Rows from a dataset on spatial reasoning
*****
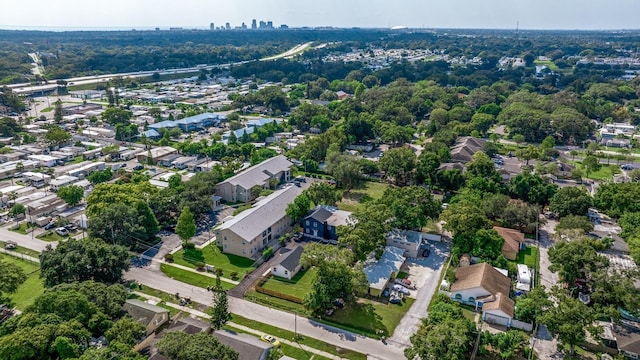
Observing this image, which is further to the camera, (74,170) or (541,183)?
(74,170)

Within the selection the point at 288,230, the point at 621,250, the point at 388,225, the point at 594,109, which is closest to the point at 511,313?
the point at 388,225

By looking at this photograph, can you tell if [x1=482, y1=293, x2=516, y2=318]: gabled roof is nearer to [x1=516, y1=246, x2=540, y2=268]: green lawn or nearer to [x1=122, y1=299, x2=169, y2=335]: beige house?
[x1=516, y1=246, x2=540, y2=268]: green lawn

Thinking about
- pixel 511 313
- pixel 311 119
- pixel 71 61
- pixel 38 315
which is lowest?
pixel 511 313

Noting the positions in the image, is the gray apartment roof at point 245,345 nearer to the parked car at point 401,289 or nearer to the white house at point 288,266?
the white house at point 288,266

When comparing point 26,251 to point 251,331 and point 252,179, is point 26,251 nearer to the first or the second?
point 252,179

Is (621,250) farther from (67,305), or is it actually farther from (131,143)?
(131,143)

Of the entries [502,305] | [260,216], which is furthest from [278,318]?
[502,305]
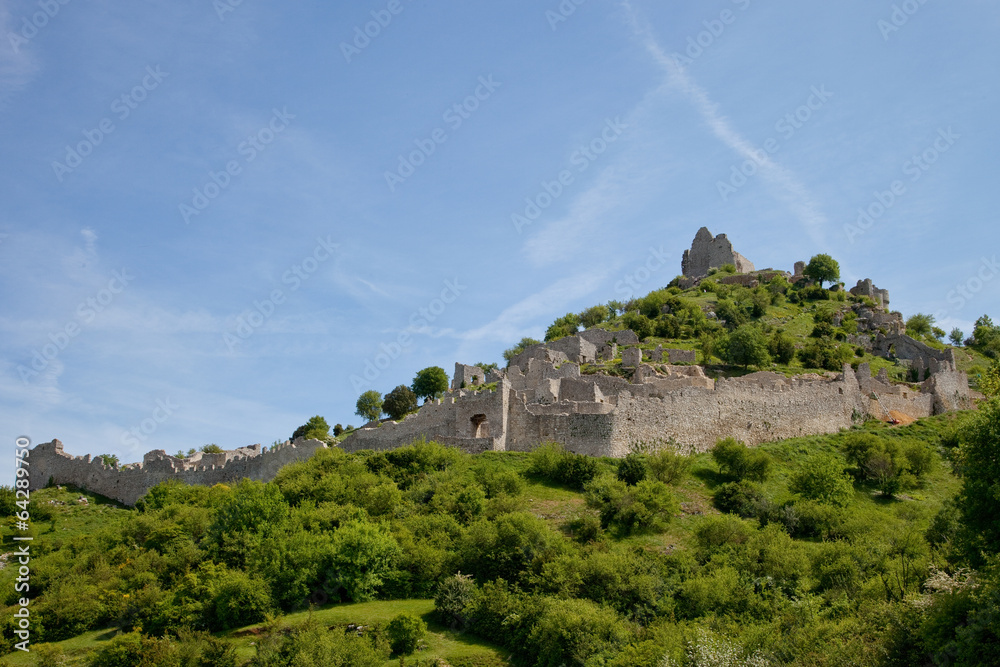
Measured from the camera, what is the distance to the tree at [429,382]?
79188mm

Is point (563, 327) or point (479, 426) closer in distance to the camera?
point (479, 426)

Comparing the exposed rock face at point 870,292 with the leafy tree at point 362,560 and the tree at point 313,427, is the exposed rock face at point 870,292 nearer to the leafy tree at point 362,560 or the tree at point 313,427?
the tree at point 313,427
*****
THE TASK: Render the part of the items that opens with the line containing "Measured from the" and runs through the last line of the items as a Markdown table, with a Num column holding the row number and a Content column holding the line. Leave out blank lines.

ANSWER BELOW:
| Num | Content |
|---|---|
| 1 | Measured from the camera, what is the distance to the tree at [429,382]? |
| 2 | 79188mm |
| 3 | Is point (563, 327) or point (479, 426) closer in distance to the camera? |
| 4 | point (479, 426) |
| 5 | Comparing the exposed rock face at point 870,292 with the leafy tree at point 362,560 and the tree at point 313,427, is the exposed rock face at point 870,292 nearer to the leafy tree at point 362,560 or the tree at point 313,427? |
| 6 | the tree at point 313,427 |